# [What is expected]
Nothing should be dropped or changed: copy every line of the listing.

# [Supplied entries]
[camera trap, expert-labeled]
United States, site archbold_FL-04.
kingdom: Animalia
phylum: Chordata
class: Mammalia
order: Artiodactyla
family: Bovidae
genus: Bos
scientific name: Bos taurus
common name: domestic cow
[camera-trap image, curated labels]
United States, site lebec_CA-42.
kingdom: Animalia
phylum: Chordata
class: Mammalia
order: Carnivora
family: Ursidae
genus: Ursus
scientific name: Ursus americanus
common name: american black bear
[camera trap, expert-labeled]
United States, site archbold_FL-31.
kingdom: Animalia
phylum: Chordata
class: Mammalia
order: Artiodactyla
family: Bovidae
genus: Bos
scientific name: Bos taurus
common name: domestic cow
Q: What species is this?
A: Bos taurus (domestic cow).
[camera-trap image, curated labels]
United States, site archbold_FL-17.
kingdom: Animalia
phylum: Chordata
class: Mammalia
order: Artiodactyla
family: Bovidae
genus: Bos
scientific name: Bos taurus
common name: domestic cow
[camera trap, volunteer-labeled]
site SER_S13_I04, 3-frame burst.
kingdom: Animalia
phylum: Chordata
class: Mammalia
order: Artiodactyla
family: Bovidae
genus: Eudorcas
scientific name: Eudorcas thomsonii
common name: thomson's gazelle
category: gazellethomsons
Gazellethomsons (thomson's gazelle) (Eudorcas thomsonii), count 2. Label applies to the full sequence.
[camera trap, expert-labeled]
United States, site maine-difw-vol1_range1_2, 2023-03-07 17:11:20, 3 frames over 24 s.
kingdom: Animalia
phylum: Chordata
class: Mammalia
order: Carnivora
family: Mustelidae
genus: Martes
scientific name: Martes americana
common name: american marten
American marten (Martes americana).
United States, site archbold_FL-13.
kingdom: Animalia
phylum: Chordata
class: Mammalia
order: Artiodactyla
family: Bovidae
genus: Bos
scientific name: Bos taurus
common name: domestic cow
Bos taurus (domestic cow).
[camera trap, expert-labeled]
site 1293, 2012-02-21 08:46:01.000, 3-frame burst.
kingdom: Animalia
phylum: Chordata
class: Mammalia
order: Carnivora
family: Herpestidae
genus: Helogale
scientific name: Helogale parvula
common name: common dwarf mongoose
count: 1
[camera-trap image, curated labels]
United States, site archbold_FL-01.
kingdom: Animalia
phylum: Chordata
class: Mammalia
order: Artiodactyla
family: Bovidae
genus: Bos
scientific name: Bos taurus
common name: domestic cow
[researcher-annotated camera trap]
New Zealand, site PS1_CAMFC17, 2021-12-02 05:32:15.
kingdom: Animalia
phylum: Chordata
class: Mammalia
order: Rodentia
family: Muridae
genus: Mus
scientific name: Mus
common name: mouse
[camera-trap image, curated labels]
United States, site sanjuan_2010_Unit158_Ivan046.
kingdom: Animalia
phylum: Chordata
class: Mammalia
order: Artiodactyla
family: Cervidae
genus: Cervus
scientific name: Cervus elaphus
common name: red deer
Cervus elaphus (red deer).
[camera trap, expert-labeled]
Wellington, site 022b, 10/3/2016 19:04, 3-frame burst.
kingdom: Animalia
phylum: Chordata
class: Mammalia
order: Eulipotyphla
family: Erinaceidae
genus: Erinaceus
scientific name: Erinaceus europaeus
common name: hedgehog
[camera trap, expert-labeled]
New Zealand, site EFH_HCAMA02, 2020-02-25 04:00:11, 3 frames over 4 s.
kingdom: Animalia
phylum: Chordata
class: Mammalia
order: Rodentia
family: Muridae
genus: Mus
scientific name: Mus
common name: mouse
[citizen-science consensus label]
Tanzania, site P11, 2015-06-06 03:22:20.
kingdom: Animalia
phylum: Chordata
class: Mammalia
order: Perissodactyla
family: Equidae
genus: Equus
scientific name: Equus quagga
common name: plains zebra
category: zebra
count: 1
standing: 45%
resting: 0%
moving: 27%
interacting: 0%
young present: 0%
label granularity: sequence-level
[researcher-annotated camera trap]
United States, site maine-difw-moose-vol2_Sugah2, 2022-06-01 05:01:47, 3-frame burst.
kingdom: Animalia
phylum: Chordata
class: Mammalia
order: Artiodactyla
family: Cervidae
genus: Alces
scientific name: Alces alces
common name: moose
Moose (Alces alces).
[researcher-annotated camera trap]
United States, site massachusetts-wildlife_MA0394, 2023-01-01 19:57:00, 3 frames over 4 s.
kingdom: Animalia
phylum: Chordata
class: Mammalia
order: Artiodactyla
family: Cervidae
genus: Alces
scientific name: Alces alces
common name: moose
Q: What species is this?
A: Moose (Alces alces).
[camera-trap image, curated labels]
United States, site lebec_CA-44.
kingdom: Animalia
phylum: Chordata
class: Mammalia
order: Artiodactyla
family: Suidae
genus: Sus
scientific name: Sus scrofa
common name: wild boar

# [Task response]
[camera trap, expert-labeled]
United States, site archbold_FL-04.
kingdom: Animalia
phylum: Chordata
class: Mammalia
order: Artiodactyla
family: Bovidae
genus: Bos
scientific name: Bos taurus
common name: domestic cow
[camera-trap image, curated labels]
United States, site lebec_CA-42.
kingdom: Animalia
phylum: Chordata
class: Mammalia
order: Carnivora
family: Ursidae
genus: Ursus
scientific name: Ursus americanus
common name: american black bear
[camera trap, expert-labeled]
United States, site archbold_FL-31.
kingdom: Animalia
phylum: Chordata
class: Mammalia
order: Artiodactyla
family: Bovidae
genus: Bos
scientific name: Bos taurus
common name: domestic cow
Q: What species is this?
A: Bos taurus (domestic cow).
[camera-trap image, curated labels]
United States, site archbold_FL-17.
kingdom: Animalia
phylum: Chordata
class: Mammalia
order: Artiodactyla
family: Bovidae
genus: Bos
scientific name: Bos taurus
common name: domestic cow
[camera trap, volunteer-labeled]
site SER_S13_I04, 3-frame burst.
kingdom: Animalia
phylum: Chordata
class: Mammalia
order: Artiodactyla
family: Bovidae
genus: Eudorcas
scientific name: Eudorcas thomsonii
common name: thomson's gazelle
category: gazellethomsons
Gazellethomsons (thomson's gazelle) (Eudorcas thomsonii), count 2. Label applies to the full sequence.
[camera trap, expert-labeled]
United States, site maine-difw-vol1_range1_2, 2023-03-07 17:11:20, 3 frames over 24 s.
kingdom: Animalia
phylum: Chordata
class: Mammalia
order: Carnivora
family: Mustelidae
genus: Martes
scientific name: Martes americana
common name: american marten
American marten (Martes americana).
United States, site archbold_FL-13.
kingdom: Animalia
phylum: Chordata
class: Mammalia
order: Artiodactyla
family: Bovidae
genus: Bos
scientific name: Bos taurus
common name: domestic cow
Bos taurus (domestic cow).
[camera trap, expert-labeled]
site 1293, 2012-02-21 08:46:01.000, 3-frame burst.
kingdom: Animalia
phylum: Chordata
class: Mammalia
order: Carnivora
family: Herpestidae
genus: Helogale
scientific name: Helogale parvula
common name: common dwarf mongoose
count: 1
[camera-trap image, curated labels]
United States, site archbold_FL-01.
kingdom: Animalia
phylum: Chordata
class: Mammalia
order: Artiodactyla
family: Bovidae
genus: Bos
scientific name: Bos taurus
common name: domestic cow
[researcher-annotated camera trap]
New Zealand, site PS1_CAMFC17, 2021-12-02 05:32:15.
kingdom: Animalia
phylum: Chordata
class: Mammalia
order: Rodentia
family: Muridae
genus: Mus
scientific name: Mus
common name: mouse
[camera-trap image, curated labels]
United States, site sanjuan_2010_Unit158_Ivan046.
kingdom: Animalia
phylum: Chordata
class: Mammalia
order: Artiodactyla
family: Cervidae
genus: Cervus
scientific name: Cervus elaphus
common name: red deer
Cervus elaphus (red deer).
[camera trap, expert-labeled]
Wellington, site 022b, 10/3/2016 19:04, 3-frame burst.
kingdom: Animalia
phylum: Chordata
class: Mammalia
order: Eulipotyphla
family: Erinaceidae
genus: Erinaceus
scientific name: Erinaceus europaeus
common name: hedgehog
[camera trap, expert-labeled]
New Zealand, site EFH_HCAMA02, 2020-02-25 04:00:11, 3 frames over 4 s.
kingdom: Animalia
phylum: Chordata
class: Mammalia
order: Rodentia
family: Muridae
genus: Mus
scientific name: Mus
common name: mouse
[citizen-science consensus label]
Tanzania, site P11, 2015-06-06 03:22:20.
kingdom: Animalia
phylum: Chordata
class: Mammalia
order: Perissodactyla
family: Equidae
genus: Equus
scientific name: Equus quagga
common name: plains zebra
category: zebra
count: 1
standing: 45%
resting: 0%
moving: 27%
interacting: 0%
young present: 0%
label granularity: sequence-level
[researcher-annotated camera trap]
United States, site maine-difw-moose-vol2_Sugah2, 2022-06-01 05:01:47, 3-frame burst.
kingdom: Animalia
phylum: Chordata
class: Mammalia
order: Artiodactyla
family: Cervidae
genus: Alces
scientific name: Alces alces
common name: moose
Moose (Alces alces).
[researcher-annotated camera trap]
United States, site massachusetts-wildlife_MA0394, 2023-01-01 19:57:00, 3 frames over 4 s.
kingdom: Animalia
phylum: Chordata
class: Mammalia
order: Artiodactyla
family: Cervidae
genus: Alces
scientific name: Alces alces
common name: moose
Q: What species is this?
A: Moose (Alces alces).
[camera-trap image, curated labels]
United States, site lebec_CA-44.
kingdom: Animalia
phylum: Chordata
class: Mammalia
order: Artiodactyla
family: Suidae
genus: Sus
scientific name: Sus scrofa
common name: wild boar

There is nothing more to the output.